How would you like to go down in history as the person who "lost Europe," "lost Germany," or simultaneously lost both? This is the question that Chancellor Angela Merkel of Germany may face sooner rather than later.
The European sovereign debt crisis was never meant to be Merkel's defining moment or her lasting legacy. Her moment was her election in 2005. As the first woman-a physicist and the daughter of a Lutheran minister-and the first politician from the former East Germany to become chancellor, Merkel herself was the message that Germany had entered a new, post-reunification political era.
Reelected in September 2009 with 33.8 percent of the vote, combined with a more closely aligned ideological coalition, Merkel's historic moment appeared to be solidified. But two months later, a Greek budget crisis began, resulting in the near collapse of the Greek financial sector in May 2010 and eliciting the first of no less than 20 European crisis summits in an attempt to solve, re-solve, or not solve at all, a deepening and widening debt crisis.
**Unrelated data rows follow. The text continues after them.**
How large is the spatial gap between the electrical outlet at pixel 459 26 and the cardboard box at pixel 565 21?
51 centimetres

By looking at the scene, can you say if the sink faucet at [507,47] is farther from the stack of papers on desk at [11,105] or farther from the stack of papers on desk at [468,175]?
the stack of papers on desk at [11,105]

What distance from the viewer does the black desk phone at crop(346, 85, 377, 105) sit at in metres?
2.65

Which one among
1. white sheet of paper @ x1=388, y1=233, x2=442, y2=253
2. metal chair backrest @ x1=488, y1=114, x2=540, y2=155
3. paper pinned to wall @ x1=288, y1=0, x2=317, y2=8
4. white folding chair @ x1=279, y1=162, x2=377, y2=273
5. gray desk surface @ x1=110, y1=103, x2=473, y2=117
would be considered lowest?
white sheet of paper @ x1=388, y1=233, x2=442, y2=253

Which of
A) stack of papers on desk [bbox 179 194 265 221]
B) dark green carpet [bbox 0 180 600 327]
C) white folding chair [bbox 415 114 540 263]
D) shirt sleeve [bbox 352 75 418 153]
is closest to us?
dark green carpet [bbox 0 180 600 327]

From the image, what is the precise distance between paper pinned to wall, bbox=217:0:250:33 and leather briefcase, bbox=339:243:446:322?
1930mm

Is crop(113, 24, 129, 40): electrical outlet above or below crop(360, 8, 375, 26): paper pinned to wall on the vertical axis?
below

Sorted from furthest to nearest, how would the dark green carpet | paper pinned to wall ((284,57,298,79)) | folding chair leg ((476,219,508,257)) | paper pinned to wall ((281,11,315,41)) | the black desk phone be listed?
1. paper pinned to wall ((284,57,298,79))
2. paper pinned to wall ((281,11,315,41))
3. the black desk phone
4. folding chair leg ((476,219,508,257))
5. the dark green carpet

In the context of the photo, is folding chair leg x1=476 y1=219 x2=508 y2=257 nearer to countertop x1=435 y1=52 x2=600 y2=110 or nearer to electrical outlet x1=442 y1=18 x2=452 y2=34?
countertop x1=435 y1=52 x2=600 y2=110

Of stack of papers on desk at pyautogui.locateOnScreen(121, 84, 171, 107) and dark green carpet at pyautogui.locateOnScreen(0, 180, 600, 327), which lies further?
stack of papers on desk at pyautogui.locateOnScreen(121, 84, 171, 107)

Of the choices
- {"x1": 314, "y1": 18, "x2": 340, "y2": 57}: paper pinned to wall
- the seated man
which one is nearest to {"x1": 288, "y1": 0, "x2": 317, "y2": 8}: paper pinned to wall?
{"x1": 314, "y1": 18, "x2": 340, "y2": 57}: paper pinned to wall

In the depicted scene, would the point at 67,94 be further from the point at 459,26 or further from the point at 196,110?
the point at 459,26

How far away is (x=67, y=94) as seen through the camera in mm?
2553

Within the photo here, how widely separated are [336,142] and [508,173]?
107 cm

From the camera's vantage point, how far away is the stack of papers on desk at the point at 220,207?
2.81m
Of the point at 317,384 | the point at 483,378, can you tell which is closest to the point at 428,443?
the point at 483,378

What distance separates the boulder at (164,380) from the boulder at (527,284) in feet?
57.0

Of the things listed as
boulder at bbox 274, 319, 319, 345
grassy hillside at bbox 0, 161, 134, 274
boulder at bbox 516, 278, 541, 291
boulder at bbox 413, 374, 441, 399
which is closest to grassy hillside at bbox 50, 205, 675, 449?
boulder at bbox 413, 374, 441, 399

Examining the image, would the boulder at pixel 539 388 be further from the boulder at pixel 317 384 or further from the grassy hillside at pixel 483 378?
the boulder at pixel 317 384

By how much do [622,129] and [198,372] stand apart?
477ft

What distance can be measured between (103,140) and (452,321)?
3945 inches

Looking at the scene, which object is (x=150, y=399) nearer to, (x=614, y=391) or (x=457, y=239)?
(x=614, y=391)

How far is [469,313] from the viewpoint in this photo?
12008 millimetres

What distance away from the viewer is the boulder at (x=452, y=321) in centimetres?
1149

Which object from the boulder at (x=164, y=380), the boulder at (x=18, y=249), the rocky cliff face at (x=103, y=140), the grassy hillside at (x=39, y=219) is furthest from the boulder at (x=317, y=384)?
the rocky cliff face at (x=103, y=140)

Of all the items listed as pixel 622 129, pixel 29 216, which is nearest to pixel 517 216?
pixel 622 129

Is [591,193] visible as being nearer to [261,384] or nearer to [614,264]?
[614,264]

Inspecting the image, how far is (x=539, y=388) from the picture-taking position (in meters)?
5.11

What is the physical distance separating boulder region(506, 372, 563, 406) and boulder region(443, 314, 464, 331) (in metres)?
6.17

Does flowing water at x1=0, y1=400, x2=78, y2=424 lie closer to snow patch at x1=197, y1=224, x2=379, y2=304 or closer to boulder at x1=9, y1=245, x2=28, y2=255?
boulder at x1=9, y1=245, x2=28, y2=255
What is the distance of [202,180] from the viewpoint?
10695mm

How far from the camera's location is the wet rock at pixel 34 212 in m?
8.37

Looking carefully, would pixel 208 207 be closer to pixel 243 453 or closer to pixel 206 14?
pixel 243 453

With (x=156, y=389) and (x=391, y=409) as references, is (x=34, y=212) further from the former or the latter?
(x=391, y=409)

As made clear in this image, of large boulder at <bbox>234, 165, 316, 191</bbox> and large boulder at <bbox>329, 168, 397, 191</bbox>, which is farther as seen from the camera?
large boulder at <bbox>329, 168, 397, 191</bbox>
Merkel the brilliant political tactician has been on full display over the past two years, reflected in her near 70 percent popularity among the German electorate. Merkel's message has remained publicly tough, insisting that countries that run into debt and deficit difficulties must change their errant ways. This played well to an increasingly skeptical German taxpayer and her fractious coalition, providing encouragement for Merkel's reelection bid in 2013.
At the same time, Merkel supported more European integration, with the German parliament supporting three bailout packages (for Greece, Ireland, and Portugal) and two bailout funding mechanisms (the European Financial Stability Fund and the European Stability Mechanism, or ESM) to the tune, thus far, of nearly €650 billion of German taxpayer funds. Despite two German resignations from the European Central Bank (ECB) Executive Committee and growing hostility from the Bundesbank and prominent German economists, Merkel has also given her blessing to €1 trillion in ECB long-term refinancing operations and, following the September 6 ECB Governing Council meeting, unlimited bond purchases on the secondary market of distressed euro zone economies.
Merkel has had it both ways politically. But as she has juggled demands for greater austerity and bailout support, her political maneuverability has been constricted by her national constitution and the power of the German Constitutional Court based in Karlsruhe. Repeated rulings from Karlsruhe have granted more oversight power to the German parliament while allowing European-level decisions to proceed.
On September 12, the Constitutional Court will determine if the €700 billion ESM and fiscal compact treaty are consistent with the German constitution or Basic Law. Some anticipate the Constitutional Court's answer will find a way for the ESM to proceed with yet more parliamentary restrictions.
The answer could also be "yes, but." Yes, the ESM can proceed, but only if the 1949 Basic Law is changed. This will be extremely difficult to accomplish, as the only way to amend the Basic Law is by a two-thirds majority in both the lower and upper houses of the Bundestag. This is why there is growing speculation about holding a national referendum to decide the issue. The problem with asking the German people what they think about handing more sovereignty to Brussels is that the act itself is unconstitutional. Article 146 of the Basic Law only provides for the possibility of a national plebiscite to initiate the drafting of a new constitution, not changing the Basic Law itself.